SELECTED TEXT:
□ □ □ □ □
Greater Bay Area the next big battlefield for banks as revenues set to hit US$200 billion by 2025, HSBC executive says

  • Banking sector revenues in the Greater Bay Area likely to reach US$200 billion by 2025, says HSBC’s Maggie Ng
  • HSBC is well-positioned to service Greater Bay Area residents through its 130-plus outlets and 5,000 employees in Guangdong province
HSBC plans to make inroads into the lucrative Greater Bay Area, as Hong Kong’s largest lender expects banking sector revenues in the area to reach US$200 billion by 2025, according to a senior executive.

Hong Kong and HSBC can serve as a springboard for investors from GBA to allocate their assets in wealth management products, said Maggie Ng, head of wealth and personal banking in Hong Kong at HSBC.

“I’m sure this is definitely a battlefield where everybody wants to get in,” Ng said at a forum to highlight the Skycity commercial development. “Hong Kong can serve as a platform through which we can get access to many individual customers.”
□ □ □ □ □
DATASET CONTENT:
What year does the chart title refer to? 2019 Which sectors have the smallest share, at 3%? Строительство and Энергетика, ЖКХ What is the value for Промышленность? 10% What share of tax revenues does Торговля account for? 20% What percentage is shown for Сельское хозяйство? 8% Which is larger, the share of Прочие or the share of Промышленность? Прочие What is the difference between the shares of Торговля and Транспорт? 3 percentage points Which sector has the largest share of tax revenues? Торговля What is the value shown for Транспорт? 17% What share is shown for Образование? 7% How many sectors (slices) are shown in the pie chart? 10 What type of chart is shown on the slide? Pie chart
□ □ □ □ □
According to the article about the Greater Bay Area, how many outlets and employees does HSBC have in Guangdong province?

More than 130 outlets and 5,000 employees.